[Problem] Copy all data exactly. Skip pictures.

[Saved data entries]
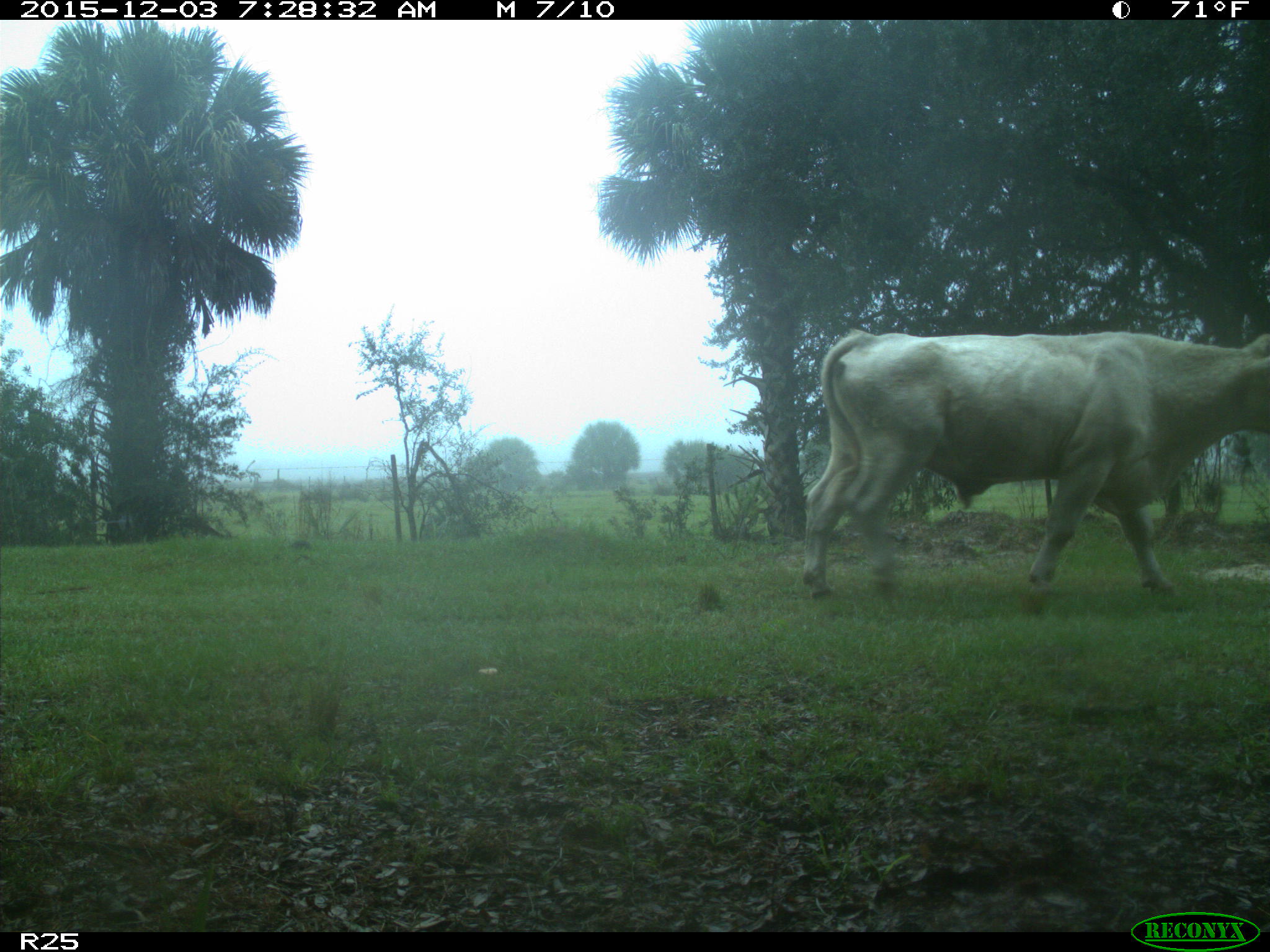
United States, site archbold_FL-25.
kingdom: Animalia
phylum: Chordata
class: Mammalia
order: Artiodactyla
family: Bovidae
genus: Bos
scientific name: Bos taurus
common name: domestic cow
Bos taurus (domestic cow).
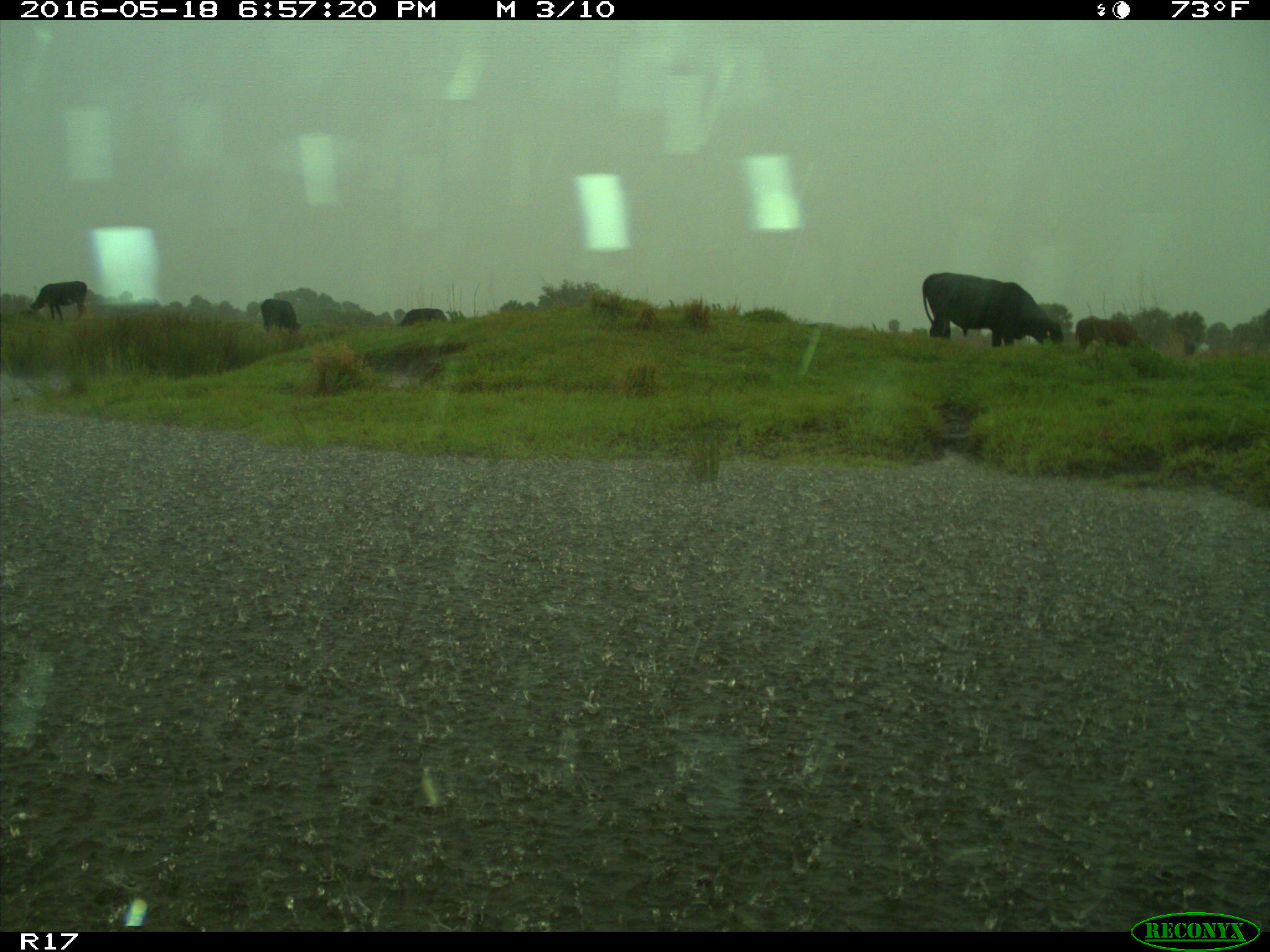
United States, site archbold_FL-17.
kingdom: Animalia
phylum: Chordata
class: Mammalia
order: Artiodactyla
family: Bovidae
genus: Bos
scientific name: Bos taurus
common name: domestic cow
Bos taurus (domestic cow).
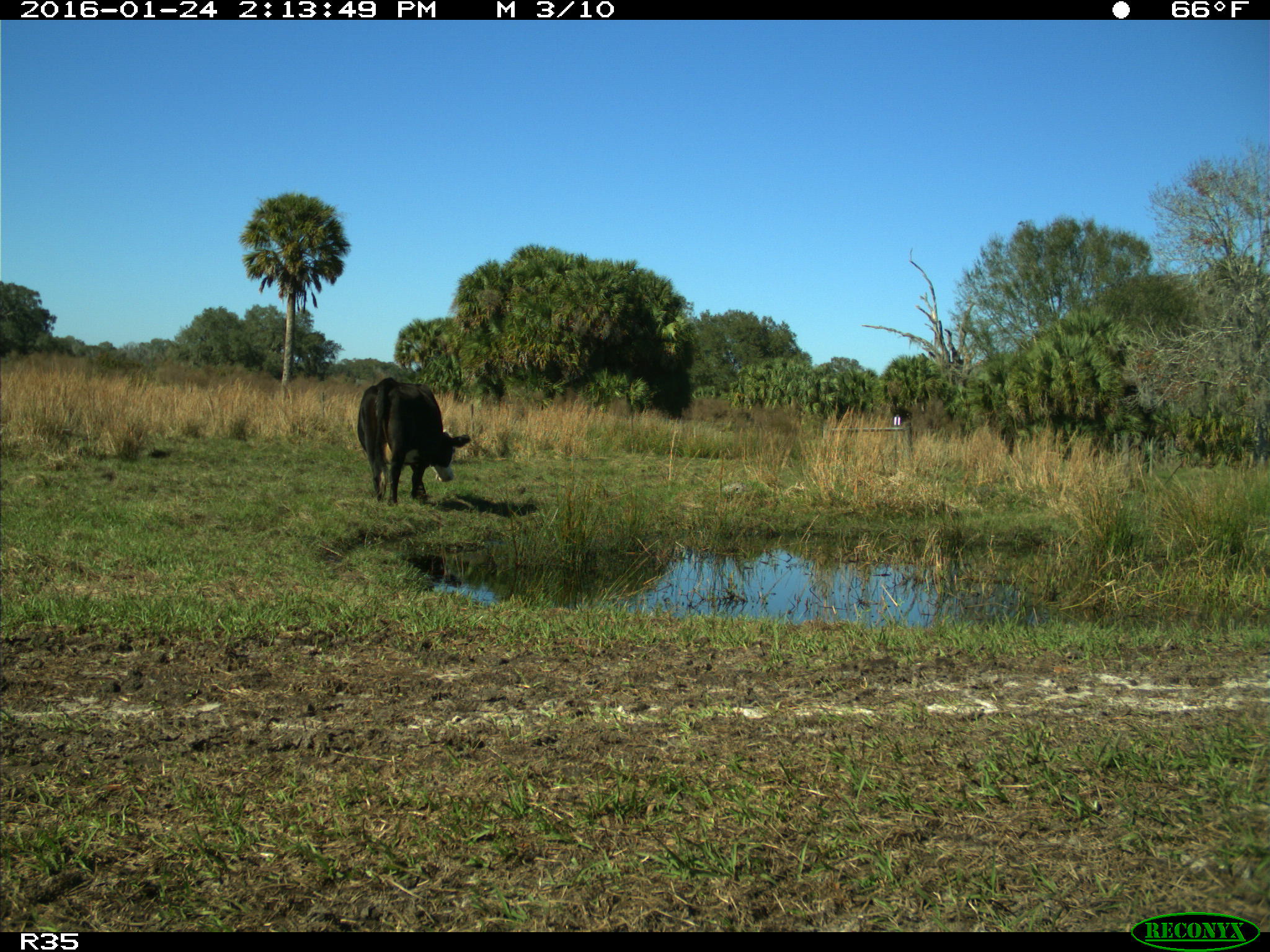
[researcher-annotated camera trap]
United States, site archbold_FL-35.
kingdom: Animalia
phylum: Chordata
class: Mammalia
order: Artiodactyla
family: Bovidae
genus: Bos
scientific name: Bos taurus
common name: domestic cow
Bos taurus (domestic cow).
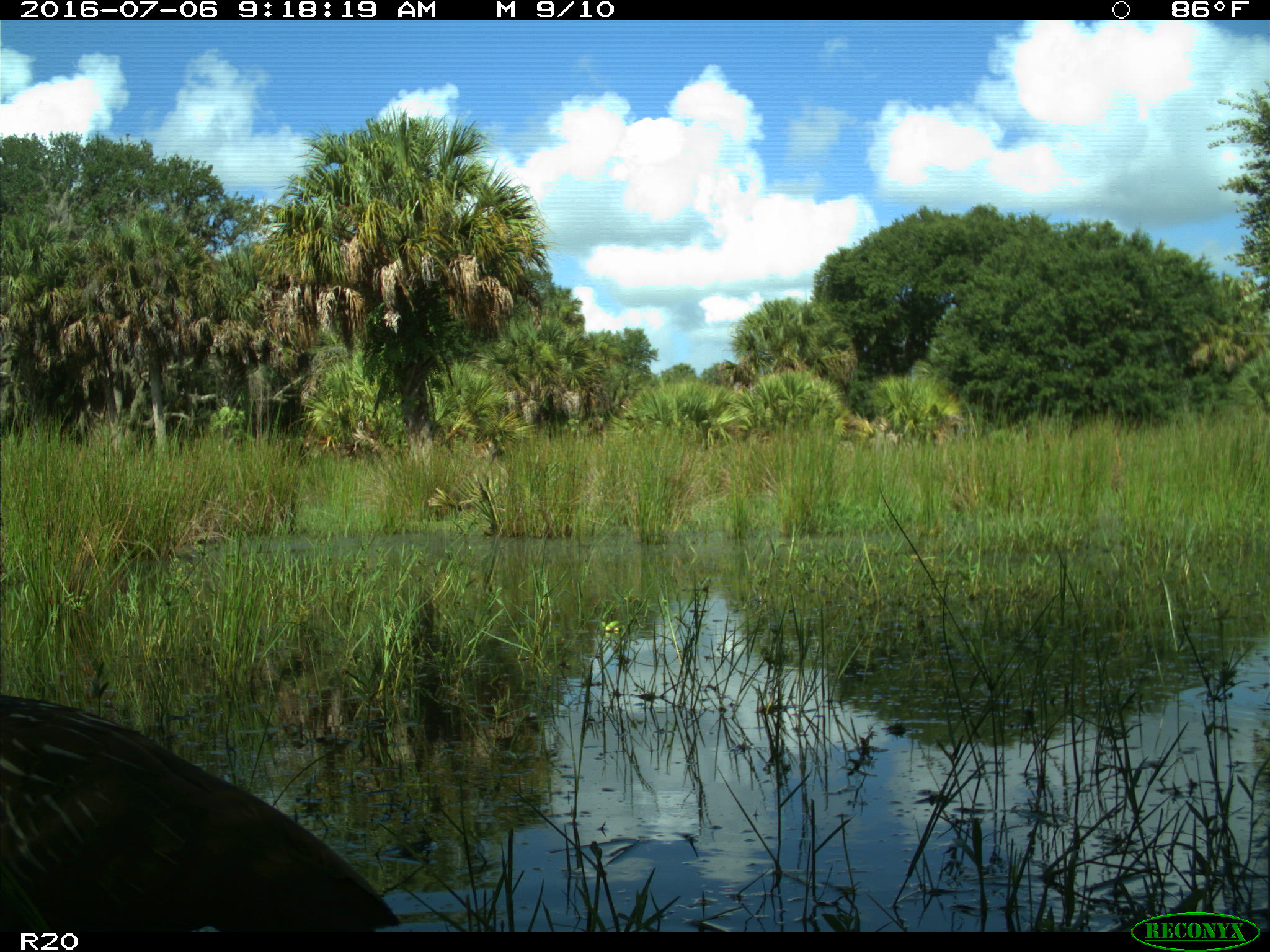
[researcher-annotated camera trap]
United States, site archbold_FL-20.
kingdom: Animalia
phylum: Chordata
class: Aves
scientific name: Aves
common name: birds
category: unidentified bird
Unidentified bird (birds) (Aves).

[Exercise output]
United States, site archbold_FL-25.
kingdom: Animalia
phylum: Chordata
class: Mammalia
order: Artiodactyla
family: Bovidae
genus: Bos
scientific name: Bos taurus
common name: domestic cow
Bos taurus (domestic cow).
United States, site archbold_FL-17.
kingdom: Animalia
phylum: Chordata
class: Mammalia
order: Artiodactyla
family: Bovidae
genus: Bos
scientific name: Bos taurus
common name: domestic cow
Bos taurus (domestic cow).
[researcher-annotated camera trap]
United States, site archbold_FL-35.
kingdom: Animalia
phylum: Chordata
class: Mammalia
order: Artiodactyla
family: Bovidae
genus: Bos
scientific name: Bos taurus
common name: domestic cow
Bos taurus (domestic cow).
[researcher-annotated camera trap]
United States, site archbold_FL-20.
kingdom: Animalia
phylum: Chordata
class: Aves
scientific name: Aves
common name: birds
category: unidentified bird
Unidentified bird (birds) (Aves).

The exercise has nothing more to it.